My guess for an example of that is:

##r_1 e_{22} = r_1 \begin{pmatrix} 0&0&0 \\ 0&1&0\\0&0&0 \end{pmatrix}##
##r_2 e_{23} = r_2 \begin{pmatrix} 0&0&0 \\ 0&0&1\\0&0&0 \end{pmatrix}##

##(r_1 e_{22})(r_2e_{23}) = \delta_{22} r_1 r_2 e_{23} = r_1 r_2 \begin{pmatrix} 0&0&0\\0&0&1\\0&0&0\end{pmatrix}##
## = \begin{pmatrix} ( 0&0&0\\0&0&r_1r_2\\0&0&0 \end{pmatrix}##

What are ##r_1## and ##r_2## ... where exactly do they come from ...

I think they are scalars.

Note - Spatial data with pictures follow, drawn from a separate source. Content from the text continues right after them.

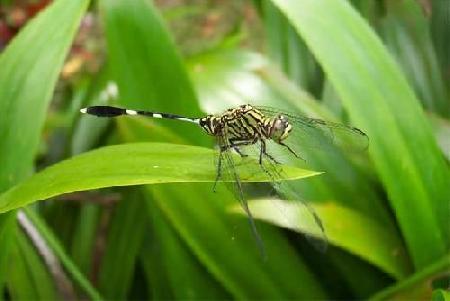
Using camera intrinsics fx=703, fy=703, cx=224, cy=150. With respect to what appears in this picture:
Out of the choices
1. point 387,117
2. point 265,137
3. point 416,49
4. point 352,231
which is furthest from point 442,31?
point 265,137

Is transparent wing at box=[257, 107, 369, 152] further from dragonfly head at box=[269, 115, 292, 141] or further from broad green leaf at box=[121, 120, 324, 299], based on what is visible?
broad green leaf at box=[121, 120, 324, 299]

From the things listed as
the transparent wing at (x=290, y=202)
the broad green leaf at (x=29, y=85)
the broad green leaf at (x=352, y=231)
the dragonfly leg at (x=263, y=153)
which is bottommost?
the broad green leaf at (x=352, y=231)

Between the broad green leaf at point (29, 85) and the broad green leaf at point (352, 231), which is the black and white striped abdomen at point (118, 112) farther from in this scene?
the broad green leaf at point (352, 231)

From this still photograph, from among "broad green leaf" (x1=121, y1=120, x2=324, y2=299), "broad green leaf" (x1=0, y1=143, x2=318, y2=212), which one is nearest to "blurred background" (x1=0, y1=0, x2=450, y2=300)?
"broad green leaf" (x1=121, y1=120, x2=324, y2=299)

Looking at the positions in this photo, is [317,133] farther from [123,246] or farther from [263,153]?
[123,246]

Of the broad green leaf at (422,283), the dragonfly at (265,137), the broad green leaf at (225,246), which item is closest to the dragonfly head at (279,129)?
the dragonfly at (265,137)

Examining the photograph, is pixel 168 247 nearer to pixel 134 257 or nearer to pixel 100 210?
pixel 134 257
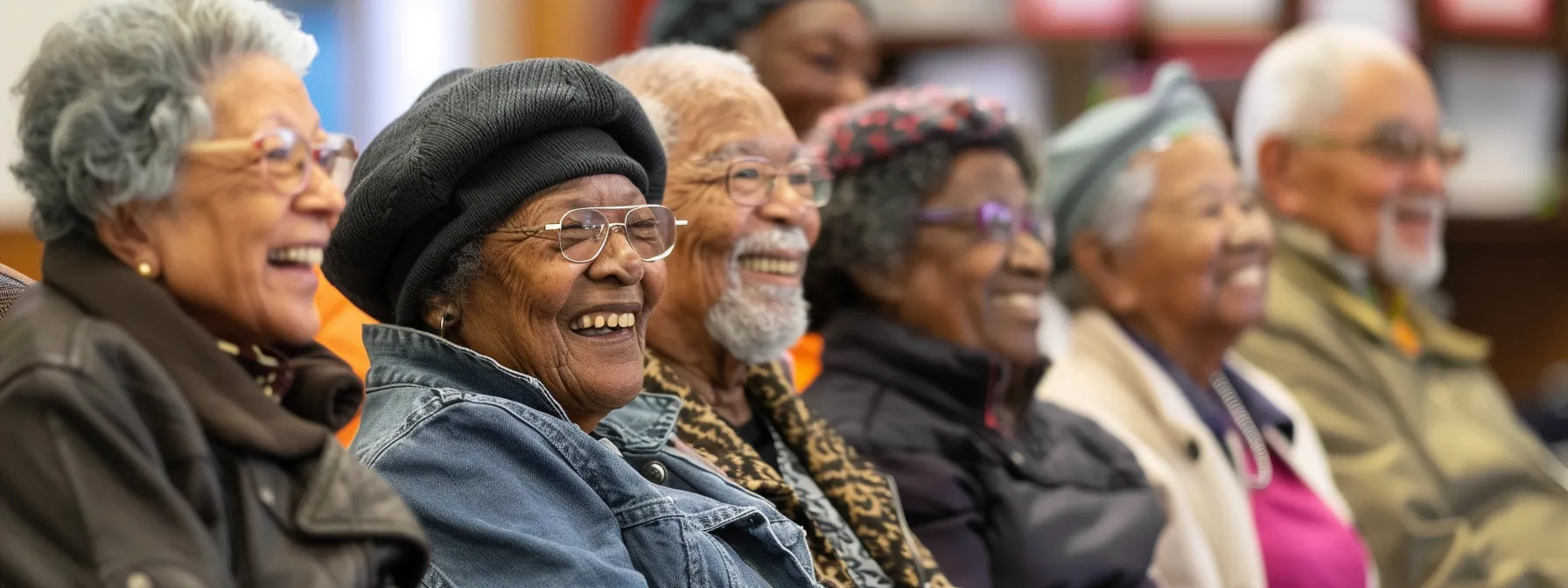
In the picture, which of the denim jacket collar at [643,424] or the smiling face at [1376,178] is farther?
the smiling face at [1376,178]

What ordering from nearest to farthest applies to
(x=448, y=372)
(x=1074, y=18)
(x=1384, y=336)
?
(x=448, y=372)
(x=1384, y=336)
(x=1074, y=18)

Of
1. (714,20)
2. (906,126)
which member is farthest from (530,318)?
(714,20)

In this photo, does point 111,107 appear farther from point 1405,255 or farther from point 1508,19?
point 1508,19

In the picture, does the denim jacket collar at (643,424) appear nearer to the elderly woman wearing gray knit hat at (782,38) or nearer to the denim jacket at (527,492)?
the denim jacket at (527,492)

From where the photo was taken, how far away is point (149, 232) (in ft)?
5.12

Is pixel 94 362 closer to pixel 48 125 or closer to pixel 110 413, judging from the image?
pixel 110 413

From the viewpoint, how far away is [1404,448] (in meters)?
4.00

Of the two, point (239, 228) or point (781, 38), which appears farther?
point (781, 38)

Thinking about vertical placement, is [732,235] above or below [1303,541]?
above

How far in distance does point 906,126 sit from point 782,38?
83cm

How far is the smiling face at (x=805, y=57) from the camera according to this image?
3.85 meters

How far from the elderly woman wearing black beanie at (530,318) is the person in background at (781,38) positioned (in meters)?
1.63

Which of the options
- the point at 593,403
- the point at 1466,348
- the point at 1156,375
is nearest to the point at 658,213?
the point at 593,403

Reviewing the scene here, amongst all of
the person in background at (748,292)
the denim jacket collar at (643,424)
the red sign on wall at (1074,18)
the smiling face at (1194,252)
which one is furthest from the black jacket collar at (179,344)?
the red sign on wall at (1074,18)
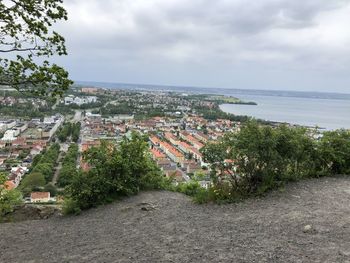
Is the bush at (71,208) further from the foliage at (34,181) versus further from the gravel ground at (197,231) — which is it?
the foliage at (34,181)

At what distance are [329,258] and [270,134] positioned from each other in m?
3.34

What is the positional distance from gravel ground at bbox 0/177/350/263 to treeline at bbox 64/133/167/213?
334 millimetres

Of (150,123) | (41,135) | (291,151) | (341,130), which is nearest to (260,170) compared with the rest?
(291,151)

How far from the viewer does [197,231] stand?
5.74 m

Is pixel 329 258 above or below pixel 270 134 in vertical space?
below

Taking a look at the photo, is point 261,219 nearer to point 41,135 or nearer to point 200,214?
point 200,214

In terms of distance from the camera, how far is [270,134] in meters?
7.36

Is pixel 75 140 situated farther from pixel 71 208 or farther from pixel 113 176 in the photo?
pixel 71 208

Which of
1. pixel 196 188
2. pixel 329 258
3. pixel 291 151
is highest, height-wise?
pixel 291 151

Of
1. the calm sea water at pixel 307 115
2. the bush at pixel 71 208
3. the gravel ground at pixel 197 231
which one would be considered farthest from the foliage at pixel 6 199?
the calm sea water at pixel 307 115

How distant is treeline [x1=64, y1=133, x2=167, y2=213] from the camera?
7.99 meters

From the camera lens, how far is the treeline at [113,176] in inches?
315

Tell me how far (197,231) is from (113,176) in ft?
10.1

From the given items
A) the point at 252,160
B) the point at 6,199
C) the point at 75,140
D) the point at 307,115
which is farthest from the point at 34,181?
the point at 307,115
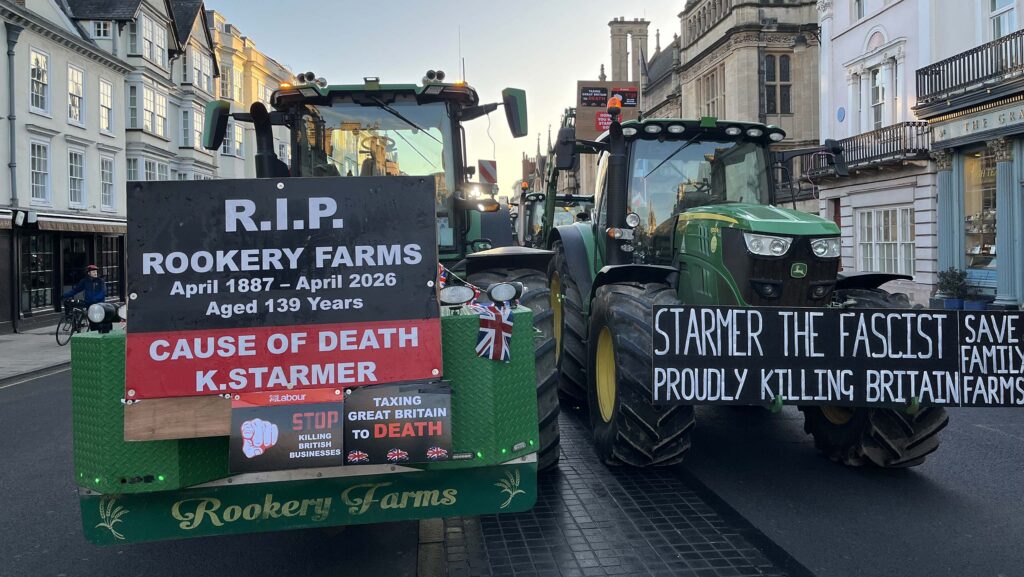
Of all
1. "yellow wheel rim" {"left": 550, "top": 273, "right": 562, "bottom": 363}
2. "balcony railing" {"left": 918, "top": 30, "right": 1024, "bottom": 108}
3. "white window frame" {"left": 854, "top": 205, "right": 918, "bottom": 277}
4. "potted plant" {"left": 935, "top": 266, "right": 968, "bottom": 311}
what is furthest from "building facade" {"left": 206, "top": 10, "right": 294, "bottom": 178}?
"yellow wheel rim" {"left": 550, "top": 273, "right": 562, "bottom": 363}

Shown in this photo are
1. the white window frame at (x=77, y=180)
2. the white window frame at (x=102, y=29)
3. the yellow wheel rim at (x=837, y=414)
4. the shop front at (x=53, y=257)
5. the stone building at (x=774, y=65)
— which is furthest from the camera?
the stone building at (x=774, y=65)

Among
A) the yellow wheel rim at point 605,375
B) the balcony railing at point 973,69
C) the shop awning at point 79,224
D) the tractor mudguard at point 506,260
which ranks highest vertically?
the balcony railing at point 973,69

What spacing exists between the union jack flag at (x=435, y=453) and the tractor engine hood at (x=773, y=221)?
3.02 meters

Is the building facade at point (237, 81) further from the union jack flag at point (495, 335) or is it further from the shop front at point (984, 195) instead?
the union jack flag at point (495, 335)

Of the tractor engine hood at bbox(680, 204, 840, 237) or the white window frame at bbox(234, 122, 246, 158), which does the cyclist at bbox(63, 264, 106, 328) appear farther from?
the white window frame at bbox(234, 122, 246, 158)

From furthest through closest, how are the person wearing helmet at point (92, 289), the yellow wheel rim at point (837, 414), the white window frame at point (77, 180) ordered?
1. the white window frame at point (77, 180)
2. the person wearing helmet at point (92, 289)
3. the yellow wheel rim at point (837, 414)

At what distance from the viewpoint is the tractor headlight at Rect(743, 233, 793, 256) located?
18.4 ft

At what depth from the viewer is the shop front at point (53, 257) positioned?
2162cm

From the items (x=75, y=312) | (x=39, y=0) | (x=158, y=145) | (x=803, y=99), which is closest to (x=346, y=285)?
(x=75, y=312)

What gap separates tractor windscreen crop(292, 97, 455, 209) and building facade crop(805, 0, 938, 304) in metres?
17.2

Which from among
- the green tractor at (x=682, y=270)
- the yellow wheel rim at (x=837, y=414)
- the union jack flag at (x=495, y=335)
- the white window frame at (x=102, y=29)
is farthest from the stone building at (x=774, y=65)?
the union jack flag at (x=495, y=335)

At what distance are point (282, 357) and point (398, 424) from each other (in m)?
0.62

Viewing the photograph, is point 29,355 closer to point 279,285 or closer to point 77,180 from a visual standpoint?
point 77,180

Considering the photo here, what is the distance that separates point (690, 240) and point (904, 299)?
5.45 feet
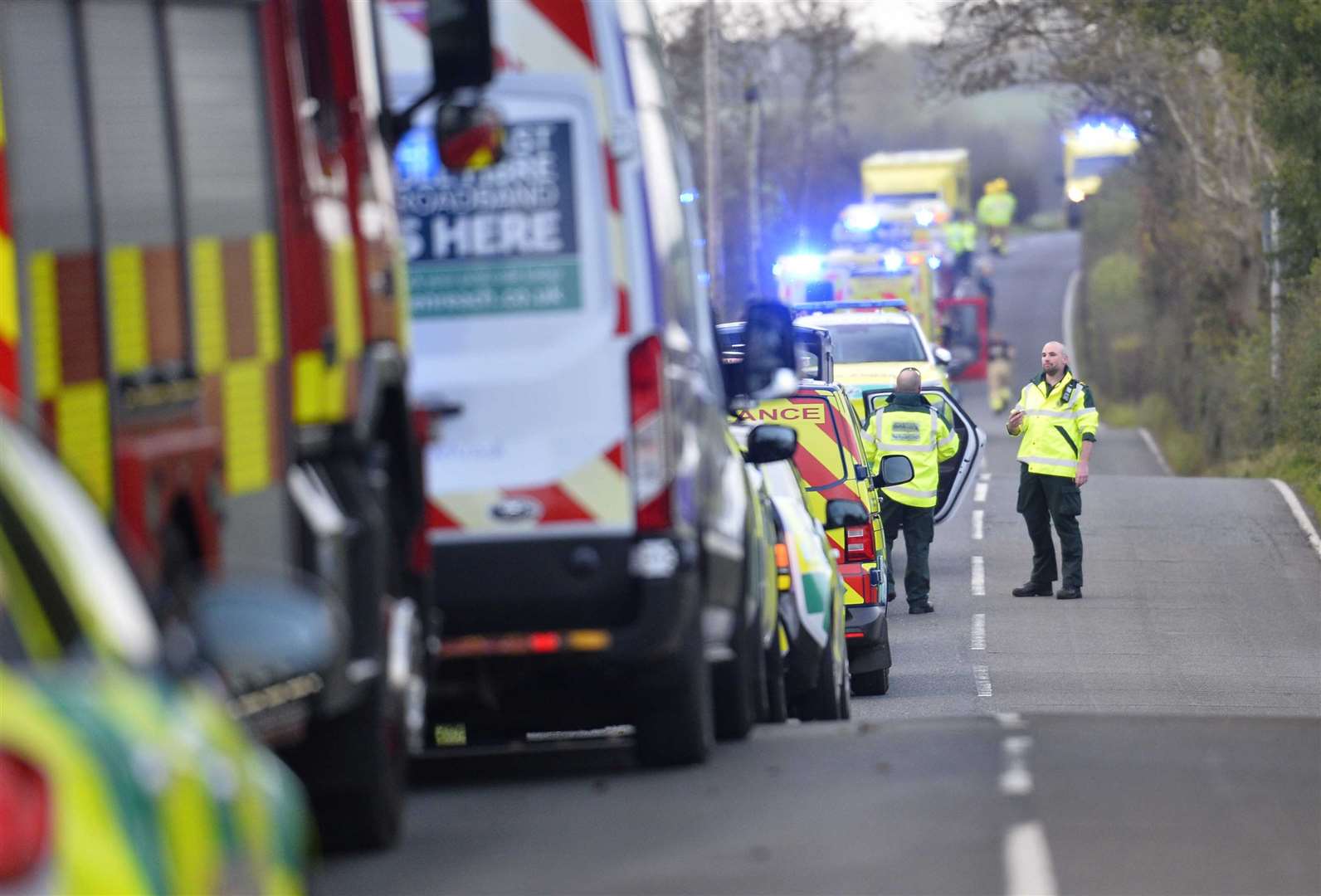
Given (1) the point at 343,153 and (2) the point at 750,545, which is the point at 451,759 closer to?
(2) the point at 750,545

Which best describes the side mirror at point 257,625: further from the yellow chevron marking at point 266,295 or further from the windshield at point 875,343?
the windshield at point 875,343

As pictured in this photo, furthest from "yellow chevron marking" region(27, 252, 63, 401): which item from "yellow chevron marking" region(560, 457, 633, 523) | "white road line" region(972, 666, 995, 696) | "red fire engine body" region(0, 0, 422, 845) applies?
"white road line" region(972, 666, 995, 696)

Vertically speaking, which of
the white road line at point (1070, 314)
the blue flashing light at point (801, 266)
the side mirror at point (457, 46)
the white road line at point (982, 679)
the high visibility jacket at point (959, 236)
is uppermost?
the side mirror at point (457, 46)

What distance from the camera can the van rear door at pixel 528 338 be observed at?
8.64 meters

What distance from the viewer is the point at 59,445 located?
530cm

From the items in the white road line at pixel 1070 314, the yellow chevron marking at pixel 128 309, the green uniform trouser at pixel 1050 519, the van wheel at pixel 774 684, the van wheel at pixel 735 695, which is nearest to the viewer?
the yellow chevron marking at pixel 128 309

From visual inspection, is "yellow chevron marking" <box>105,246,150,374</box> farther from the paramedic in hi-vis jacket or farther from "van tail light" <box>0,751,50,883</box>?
the paramedic in hi-vis jacket

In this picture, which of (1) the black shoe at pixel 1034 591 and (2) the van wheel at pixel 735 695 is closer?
(2) the van wheel at pixel 735 695

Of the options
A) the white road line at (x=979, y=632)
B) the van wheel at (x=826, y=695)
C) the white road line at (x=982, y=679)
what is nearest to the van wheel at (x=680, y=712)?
the van wheel at (x=826, y=695)

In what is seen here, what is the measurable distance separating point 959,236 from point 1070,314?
2156 centimetres

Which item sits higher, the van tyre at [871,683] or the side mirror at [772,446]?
the side mirror at [772,446]

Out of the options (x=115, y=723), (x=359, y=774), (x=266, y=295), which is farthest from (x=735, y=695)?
(x=115, y=723)

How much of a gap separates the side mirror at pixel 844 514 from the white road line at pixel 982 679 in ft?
5.91

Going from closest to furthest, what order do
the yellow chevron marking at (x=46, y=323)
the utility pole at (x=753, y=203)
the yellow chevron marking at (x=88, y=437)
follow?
the yellow chevron marking at (x=46, y=323) → the yellow chevron marking at (x=88, y=437) → the utility pole at (x=753, y=203)
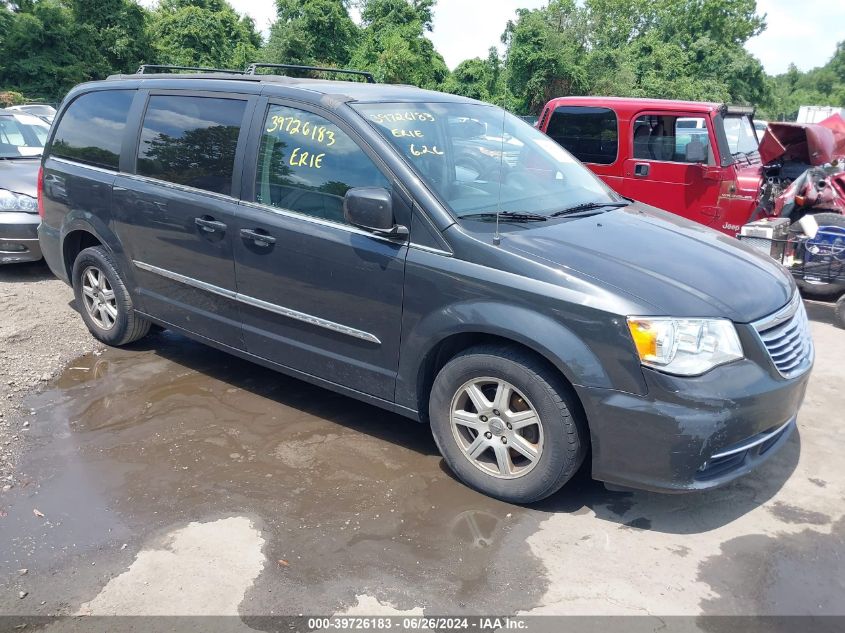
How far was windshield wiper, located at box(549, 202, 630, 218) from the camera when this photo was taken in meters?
3.74

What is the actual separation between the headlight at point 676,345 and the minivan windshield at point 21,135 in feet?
25.2

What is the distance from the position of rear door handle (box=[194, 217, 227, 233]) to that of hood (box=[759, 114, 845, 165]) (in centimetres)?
591

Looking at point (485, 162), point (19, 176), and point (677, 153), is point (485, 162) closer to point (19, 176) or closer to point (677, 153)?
point (677, 153)

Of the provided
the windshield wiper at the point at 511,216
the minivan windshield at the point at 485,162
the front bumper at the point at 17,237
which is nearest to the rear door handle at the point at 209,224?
the minivan windshield at the point at 485,162

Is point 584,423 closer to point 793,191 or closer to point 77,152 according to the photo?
point 77,152

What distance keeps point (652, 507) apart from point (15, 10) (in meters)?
38.3

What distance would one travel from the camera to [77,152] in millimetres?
5043

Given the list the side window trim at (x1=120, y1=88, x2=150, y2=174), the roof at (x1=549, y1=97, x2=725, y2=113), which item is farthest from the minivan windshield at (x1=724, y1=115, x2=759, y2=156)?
the side window trim at (x1=120, y1=88, x2=150, y2=174)

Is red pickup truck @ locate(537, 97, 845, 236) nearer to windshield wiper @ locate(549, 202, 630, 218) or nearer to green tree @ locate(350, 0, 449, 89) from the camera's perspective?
windshield wiper @ locate(549, 202, 630, 218)

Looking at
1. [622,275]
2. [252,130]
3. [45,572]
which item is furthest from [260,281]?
[622,275]

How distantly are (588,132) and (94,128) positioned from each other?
5277mm

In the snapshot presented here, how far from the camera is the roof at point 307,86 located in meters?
3.87

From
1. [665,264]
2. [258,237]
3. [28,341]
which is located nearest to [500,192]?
[665,264]

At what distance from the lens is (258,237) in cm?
386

The notation is confusing - ##(a_{ij})## for a matrix but also ##(r_1 a_{ij})## for a scalar times a matrix. Why not denote a scalar times a matrix by ##r_1(a_{ij})##?
To take a specific example ... suppose we are dealing with ##M_2 ( \mathbb{Z} )## and we have two matrices ...##P = \begin{pmatrix} 1 & 3 \\ 5 & 4 \end{pmatrix}##and ##Q = \begin{pmatrix} 2 & 1 \\ 3 & 3 \end{pmatrix}## ...
I think you are expected to express each matrix as a sum - e.g:
## P = (1)\begin{pmatrix} 1&0\\0&0 \end{pmatrix} + (3)\begin{pmatrix} 0&1\\0&0\end{pmatrix} + ... ##

Then you multiply the matrices together using the distributive law for the sums. The result only involves products of form ##e_{ij} e_{uv}##. This is equivalent to the usual way of defining matrix multiplication.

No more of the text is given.